**Directive A**
Update the records, beginning with the line that contains "Labeling guideline: look at the image above and mark any paddles" and running through the end of the records. Change "paddles" to "oars", leave everything else as it is, and give back only those lines.

[BUG] GetJsonObject should return null for invalid query instead of throwing an exception
Describe the bug There are some invalid paths, like in python
f.get_json_object('jsonStr', '''$.'a''').alias('qsqa2'),
which results in the cudf code throwing an exception saying the path is invalid. But the Spark code just returns a null for an invalid path. We should do the same.
ai.rapids.cudf.CudfException: CUDF failure at:/.../json_path.cu:657: Encountered invalid JSONPath input string
at ai.rapids.cudf.ColumnView.getJSONObject(Native Method)
at ai.rapids.cudf.ColumnView.getJSONObject(ColumnView.java:2995)
or
f.get_json_object('jsonStr', 'a').alias('just_a'),
ai.rapids.cudf.CudfException: CUDF failure at:/.../json_path.cu:593: Unrecognized JSONPath operator
at ai.rapids.cudf.ColumnView.getJSONObject(Native Method)
at ai.rapids.cudf.ColumnView.getJSONObject(ColumnView.java:2995)
This should be addressed by PR 15082 for the cases where JSONPath (query) contains invalid syntax.
Cudf PR 15082 does fix the issue (returns null instead of throwing an error) in the cases where cudf thinks the query has an invalid argument. This means the example stated in the description will not result in cudf exception.
However, an attempt to handle it within the spark-rapids is being made by PR 10466 by handling it before passing to cudf. I'll let authors of PR 10466 close this issue.
@thirtiseven has this issue been verified to be closed by https://github.com/NVIDIA/spark-rapids/pull/10466 ?
cc: @revans2
@thirtiseven has this issue been verified to be closed by #10466 ?
Thanks for remind. Technically, this issue was fixed by #15082 and #10466, but the test case test_get_json_object_invalid_path still fails, so I didn't notice.

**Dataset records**
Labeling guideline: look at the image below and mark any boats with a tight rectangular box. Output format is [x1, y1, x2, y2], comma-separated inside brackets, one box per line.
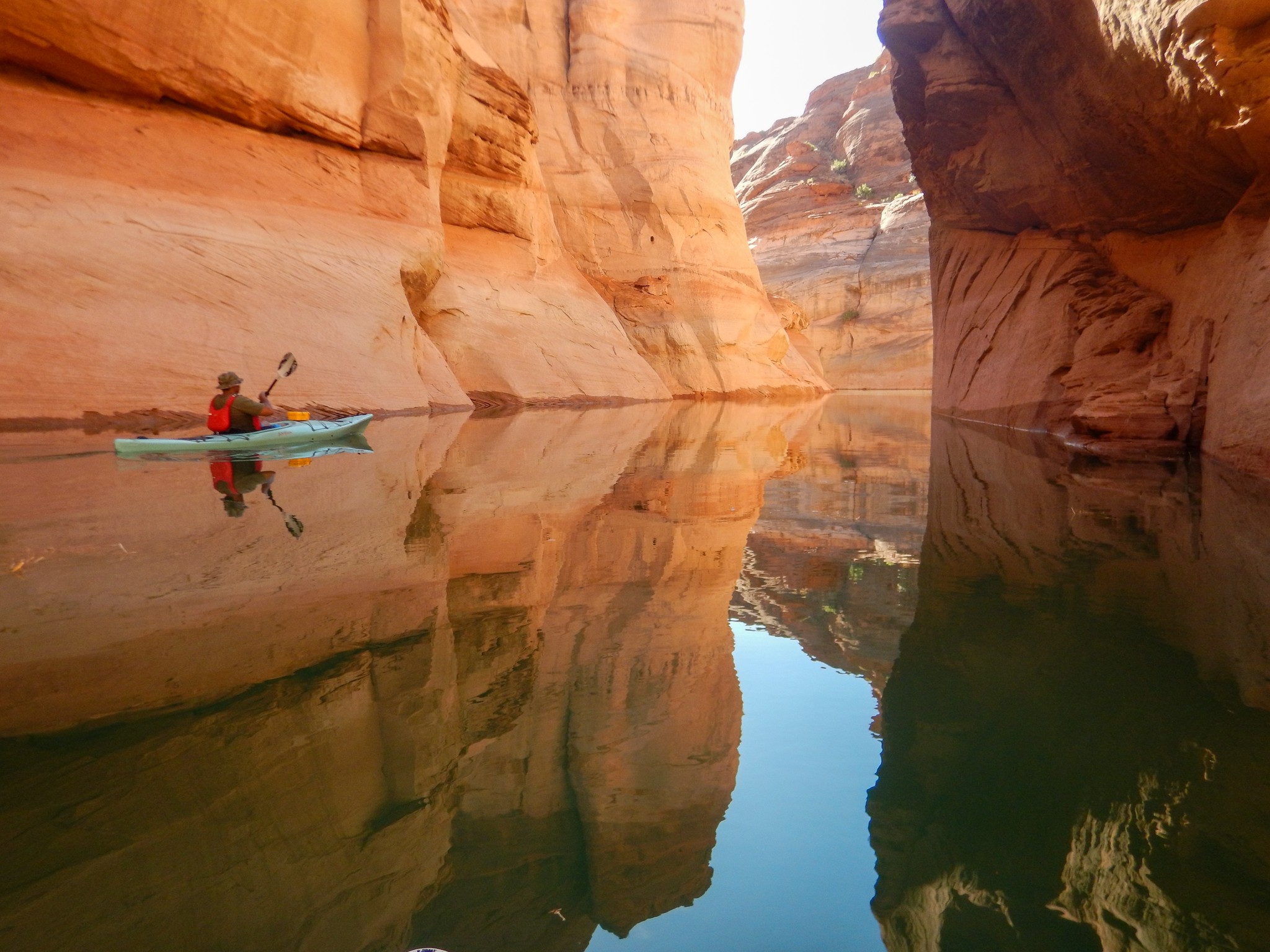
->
[118, 433, 375, 462]
[112, 412, 374, 454]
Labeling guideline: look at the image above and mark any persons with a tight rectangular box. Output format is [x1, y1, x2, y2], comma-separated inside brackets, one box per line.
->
[214, 371, 274, 435]
[209, 461, 276, 518]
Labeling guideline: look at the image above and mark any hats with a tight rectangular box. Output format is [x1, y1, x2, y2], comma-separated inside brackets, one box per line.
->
[216, 372, 243, 389]
[220, 498, 249, 518]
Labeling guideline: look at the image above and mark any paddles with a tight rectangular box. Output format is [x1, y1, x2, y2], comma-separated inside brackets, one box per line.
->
[260, 352, 298, 403]
[267, 489, 304, 540]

**Directive B**
Carry the thread on the GetJsonObject invalid-path bug further, starting right after its last comment.

**Exercise output A**
Labeling guideline: look at the image above and mark any oars with a tight rectangular box. Output format is [x1, y1, x2, y2], comma-separated inside brackets, one box per line.
->
[260, 352, 298, 403]
[267, 489, 304, 540]

**Exercise output B**
Now the case fails for a different reason:
$.'a is a valid path from Spark's check, so it is normalized to $[''a'] and passed to kernel in plugin, which results in
ai.rapids.cudf.CudfException: CUDF failure on: /home/jenkins/agent/workspace/jenkins-spark-rapids-jni_nightly-dev-690-cuda11/thirdparty/cudf/cpp/src/json/json_path.cu:631: Invalid empty name in JSONPath query string
I'm going to move this case out of test_get_json_object_invalid_path and find/create an issue and test to place it. Before that I think we can keep this issue open for a while.
Filed issue for the above case: https://github.com/NVIDIA/spark-rapids/issues/10537
The PR #15082 doesn't address the issue with $[''a'], but it does fix the problem with $.'a.
The exception "Invalid empty name in JSONPath query string" occurs for $[''a'] both before and after #15082.
This issue remains a limitation of cudf's get_json_object function.
Now new implementation parses path in Spark-Rapids by using Spark code, so we should check the invalid path in Spark-Rapids before calling Kernel code.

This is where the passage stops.